My policy interests centre on climate change and its economic implications and I am increasingly finding that the biggest challenge in dealing with it is political. Climate change is an intrinsically difficult political problem because the people who will suffer the worst consequences will be future generations and few people seem to think they have a personal interest or a moral imperative to help tackle it. Furthermore there are some rich and powerful people who have - and pursue vigorously - a vested interest in our not tackling it. This has parallels in other policy areas, including the one discussed in the book.

The central argument of the book concerns the spread of automation and its implications. The authors say that the left should embrace automation and aim to use it to allow people to work less or not at all, with a universal basic income making this possible.

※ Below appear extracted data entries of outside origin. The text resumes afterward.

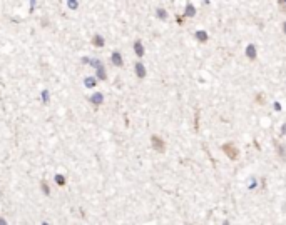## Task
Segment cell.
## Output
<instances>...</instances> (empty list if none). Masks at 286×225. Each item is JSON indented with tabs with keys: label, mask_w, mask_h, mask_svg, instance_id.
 Listing matches in <instances>:
<instances>
[{
	"label": "cell",
	"mask_w": 286,
	"mask_h": 225,
	"mask_svg": "<svg viewBox=\"0 0 286 225\" xmlns=\"http://www.w3.org/2000/svg\"><path fill=\"white\" fill-rule=\"evenodd\" d=\"M223 152L228 155L231 160L238 159V150H236V147H234L233 143H224V145H223Z\"/></svg>",
	"instance_id": "6da1fadb"
},
{
	"label": "cell",
	"mask_w": 286,
	"mask_h": 225,
	"mask_svg": "<svg viewBox=\"0 0 286 225\" xmlns=\"http://www.w3.org/2000/svg\"><path fill=\"white\" fill-rule=\"evenodd\" d=\"M134 50H135V53H137V57H142V55H144V48H142V43H140L139 40L134 43Z\"/></svg>",
	"instance_id": "277c9868"
},
{
	"label": "cell",
	"mask_w": 286,
	"mask_h": 225,
	"mask_svg": "<svg viewBox=\"0 0 286 225\" xmlns=\"http://www.w3.org/2000/svg\"><path fill=\"white\" fill-rule=\"evenodd\" d=\"M44 100H45V102L49 100V92H44Z\"/></svg>",
	"instance_id": "2e32d148"
},
{
	"label": "cell",
	"mask_w": 286,
	"mask_h": 225,
	"mask_svg": "<svg viewBox=\"0 0 286 225\" xmlns=\"http://www.w3.org/2000/svg\"><path fill=\"white\" fill-rule=\"evenodd\" d=\"M285 32H286V23H285Z\"/></svg>",
	"instance_id": "e0dca14e"
},
{
	"label": "cell",
	"mask_w": 286,
	"mask_h": 225,
	"mask_svg": "<svg viewBox=\"0 0 286 225\" xmlns=\"http://www.w3.org/2000/svg\"><path fill=\"white\" fill-rule=\"evenodd\" d=\"M112 63H114V65H117V67L122 65V57H120L119 52H114V53H112Z\"/></svg>",
	"instance_id": "3957f363"
},
{
	"label": "cell",
	"mask_w": 286,
	"mask_h": 225,
	"mask_svg": "<svg viewBox=\"0 0 286 225\" xmlns=\"http://www.w3.org/2000/svg\"><path fill=\"white\" fill-rule=\"evenodd\" d=\"M69 7L70 9H77V0H69Z\"/></svg>",
	"instance_id": "4fadbf2b"
},
{
	"label": "cell",
	"mask_w": 286,
	"mask_h": 225,
	"mask_svg": "<svg viewBox=\"0 0 286 225\" xmlns=\"http://www.w3.org/2000/svg\"><path fill=\"white\" fill-rule=\"evenodd\" d=\"M64 182H65V180H64V177L57 175V184H59V185H64Z\"/></svg>",
	"instance_id": "5bb4252c"
},
{
	"label": "cell",
	"mask_w": 286,
	"mask_h": 225,
	"mask_svg": "<svg viewBox=\"0 0 286 225\" xmlns=\"http://www.w3.org/2000/svg\"><path fill=\"white\" fill-rule=\"evenodd\" d=\"M95 83H97V82H95V78H94V77H87V78H85V87H94Z\"/></svg>",
	"instance_id": "30bf717a"
},
{
	"label": "cell",
	"mask_w": 286,
	"mask_h": 225,
	"mask_svg": "<svg viewBox=\"0 0 286 225\" xmlns=\"http://www.w3.org/2000/svg\"><path fill=\"white\" fill-rule=\"evenodd\" d=\"M151 142H152V147L156 148V150H159V152H162V150H164V142H162V140L157 137V135H152Z\"/></svg>",
	"instance_id": "7a4b0ae2"
},
{
	"label": "cell",
	"mask_w": 286,
	"mask_h": 225,
	"mask_svg": "<svg viewBox=\"0 0 286 225\" xmlns=\"http://www.w3.org/2000/svg\"><path fill=\"white\" fill-rule=\"evenodd\" d=\"M246 53H249V57H251V58H254V57H256L254 47H253V45H251V47H248V50H246Z\"/></svg>",
	"instance_id": "8fae6325"
},
{
	"label": "cell",
	"mask_w": 286,
	"mask_h": 225,
	"mask_svg": "<svg viewBox=\"0 0 286 225\" xmlns=\"http://www.w3.org/2000/svg\"><path fill=\"white\" fill-rule=\"evenodd\" d=\"M198 38H199V40H201V42H204V40H206V38H208V35H206L204 32H198Z\"/></svg>",
	"instance_id": "7c38bea8"
},
{
	"label": "cell",
	"mask_w": 286,
	"mask_h": 225,
	"mask_svg": "<svg viewBox=\"0 0 286 225\" xmlns=\"http://www.w3.org/2000/svg\"><path fill=\"white\" fill-rule=\"evenodd\" d=\"M135 72H137V77H140V78L146 77V70H144V65L142 63H137L135 65Z\"/></svg>",
	"instance_id": "5b68a950"
},
{
	"label": "cell",
	"mask_w": 286,
	"mask_h": 225,
	"mask_svg": "<svg viewBox=\"0 0 286 225\" xmlns=\"http://www.w3.org/2000/svg\"><path fill=\"white\" fill-rule=\"evenodd\" d=\"M92 42H94V43H95L97 47H102V45H104V40H102V37H100V35H95V37L92 38Z\"/></svg>",
	"instance_id": "ba28073f"
},
{
	"label": "cell",
	"mask_w": 286,
	"mask_h": 225,
	"mask_svg": "<svg viewBox=\"0 0 286 225\" xmlns=\"http://www.w3.org/2000/svg\"><path fill=\"white\" fill-rule=\"evenodd\" d=\"M97 75H99V78H102V80H105V78H107V75H105L104 67H102V65L97 67Z\"/></svg>",
	"instance_id": "52a82bcc"
},
{
	"label": "cell",
	"mask_w": 286,
	"mask_h": 225,
	"mask_svg": "<svg viewBox=\"0 0 286 225\" xmlns=\"http://www.w3.org/2000/svg\"><path fill=\"white\" fill-rule=\"evenodd\" d=\"M194 14H196V10H194V7L189 4V5L186 7V17H193Z\"/></svg>",
	"instance_id": "9c48e42d"
},
{
	"label": "cell",
	"mask_w": 286,
	"mask_h": 225,
	"mask_svg": "<svg viewBox=\"0 0 286 225\" xmlns=\"http://www.w3.org/2000/svg\"><path fill=\"white\" fill-rule=\"evenodd\" d=\"M102 100H104V97H102V93H95L92 98H90V102L95 103V105H99V103H102Z\"/></svg>",
	"instance_id": "8992f818"
},
{
	"label": "cell",
	"mask_w": 286,
	"mask_h": 225,
	"mask_svg": "<svg viewBox=\"0 0 286 225\" xmlns=\"http://www.w3.org/2000/svg\"><path fill=\"white\" fill-rule=\"evenodd\" d=\"M157 14H159V17H161V19H166V12H164V10H161V9H159V10H157Z\"/></svg>",
	"instance_id": "9a60e30c"
}]
</instances>
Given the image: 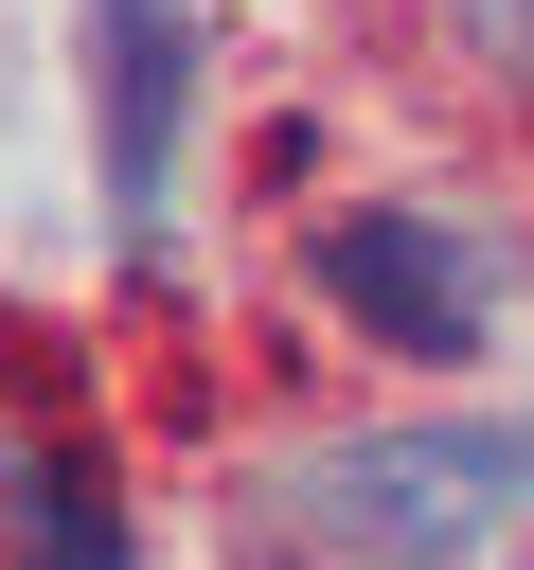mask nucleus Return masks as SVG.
I'll use <instances>...</instances> for the list:
<instances>
[{
  "mask_svg": "<svg viewBox=\"0 0 534 570\" xmlns=\"http://www.w3.org/2000/svg\"><path fill=\"white\" fill-rule=\"evenodd\" d=\"M534 499V428H356L338 463H320V517L356 534V552H392V570H445L463 534H498Z\"/></svg>",
  "mask_w": 534,
  "mask_h": 570,
  "instance_id": "obj_1",
  "label": "nucleus"
},
{
  "mask_svg": "<svg viewBox=\"0 0 534 570\" xmlns=\"http://www.w3.org/2000/svg\"><path fill=\"white\" fill-rule=\"evenodd\" d=\"M320 303H356V338H392V356H481V249L445 232V214H320Z\"/></svg>",
  "mask_w": 534,
  "mask_h": 570,
  "instance_id": "obj_2",
  "label": "nucleus"
},
{
  "mask_svg": "<svg viewBox=\"0 0 534 570\" xmlns=\"http://www.w3.org/2000/svg\"><path fill=\"white\" fill-rule=\"evenodd\" d=\"M89 107H107V232L142 249L178 196V107H196V0H89Z\"/></svg>",
  "mask_w": 534,
  "mask_h": 570,
  "instance_id": "obj_3",
  "label": "nucleus"
},
{
  "mask_svg": "<svg viewBox=\"0 0 534 570\" xmlns=\"http://www.w3.org/2000/svg\"><path fill=\"white\" fill-rule=\"evenodd\" d=\"M36 517H53V570H125V534H107V481H89V445H53V463H36Z\"/></svg>",
  "mask_w": 534,
  "mask_h": 570,
  "instance_id": "obj_4",
  "label": "nucleus"
}]
</instances>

This resonates with what I have thought for a long time about the future of work. If and when we get serious about tackling global warming, low-carbon technologies may not be developed and deployed fast enough to allow anything like our present pattern of production and consumption to continue; we may need to consume a lot less and produce a lot less, so reducing the demand for labour. This could be a boon; a greater quality of life arising from shorter working hours could more than compensate for the lower material living standards resulting from reduced production.

However, another future is possible. The universal basic income might not be adopted or it might be set at too low a level. In that case the reduced demand for labour might simply work through into lower wages but with people still working long hours, perhaps doing work which at present would be deemed uneconomic. Such a scenario might be what some of the rich and powerful would like to see. See, for instance, this report of what Jeremy Hunt said at the last Conservative Party conference.

Of course, work has benefits other than the income it generates. Purposeful work can be intrinsically satisfying. But, as someone said in this evening's discussion: "There is inequality between those who enjoy their work and those who don't." If universal basic income shifts the balance of power from employers towards workers, it gives more scope for people to find enjoyable work or to demand shorter hours or higher pay for work that is not enjoyable.

The early chapters of the book highlight the limitation of what the authors call "folk-politics". By this they mean actions, such as demonstrations, occupations etc. that occur in a specific place and which generally do not scale up to anything approaching effective political action. This also chimed with me. I'm all for action at a local level but this seems to be no substitute for the cultivation of a national and international consensus in favour of social and economic developments to promote general well-being for present and future generations. The book is an important contribution towards that consensus.

Nick Srnicek is by background a Marxist philosopher. I have revealed in an earlier post my lack of enthusiasm for Marxism and its preoccupation with moving beyond capitalism to, for want of a better term, non-capitalism, or post-capitalism as some prefer to call it. However, I found in reading the book that I could see beyond the Marxist assumptions and language to some ideas that warrant very serious examination.